His group’s national strategy — assembling a liberal-conservative coalition uniting black, white and Latino religious and community leaders who strongly support traditional marriage and the amendment — has worked so well that they’re replicating it in 16 key states, he said. AFM wouldn’t list the states, but the plan is to train coalition leaders and send them back to the states to build the local coalitions.
Meanwhile, critics of the amendment say it impinges on individual rights.
“It would single out a group of Americans for discrimination, something that the vast majority of Americans are against,” states a memo by the Human Rights Campaign, which is fighting the amendment.
HRC is also reaching out to a broad array of people, including some conservatives who don’t like the idea of amending the Constitution over the issue. Even though the measure doesn’t have the 67 votes needed, HRC officials “are certainly not taking any vote for granted,” and are actively lobbying members of Congress and working with grass-roots allies, said Christopher Labonte, HRC legislative director.
“We are going to do whatever it takes to make sure we defeat this,” he said.
Jim Manley, spokesman for Senate Minority Leader Harry Reid, Nevada Democrat, called the proposal “a constitutional amendment in search of a problem” and said it is “another in a series of misguided efforts” by Senate Majority Leader Bill Frist, Tennessee Republican and the object of 2008 presidential speculation, “to court the right wing of his party.”
But Mr. Daniels and his supporters say their amendment is needed to counter a concerted effort across the country to have courts overturn state marriage laws or state marriage amendments, such as a court ruling expected any day out of Washington state.
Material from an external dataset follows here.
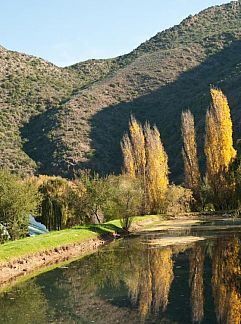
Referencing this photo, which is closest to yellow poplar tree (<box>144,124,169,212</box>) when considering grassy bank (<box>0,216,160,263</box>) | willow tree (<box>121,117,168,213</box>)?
willow tree (<box>121,117,168,213</box>)

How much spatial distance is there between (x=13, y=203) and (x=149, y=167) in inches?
1500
The state Supreme Court will rule on a lawsuit seeking legalization of same-sex “marriage” and challenging the state’s Defense of Marriage Act. Massachusetts approved such unions in 2003, but this situation is different, activists say, because Washington could perform “marriages” for out-of-state homosexuals, who could then return home and sue to have the union recognized under federal or local-state law.
Mr. Daniels said if that happens, more people would support the federal amendment. It would be “like gas on the fire,” he said.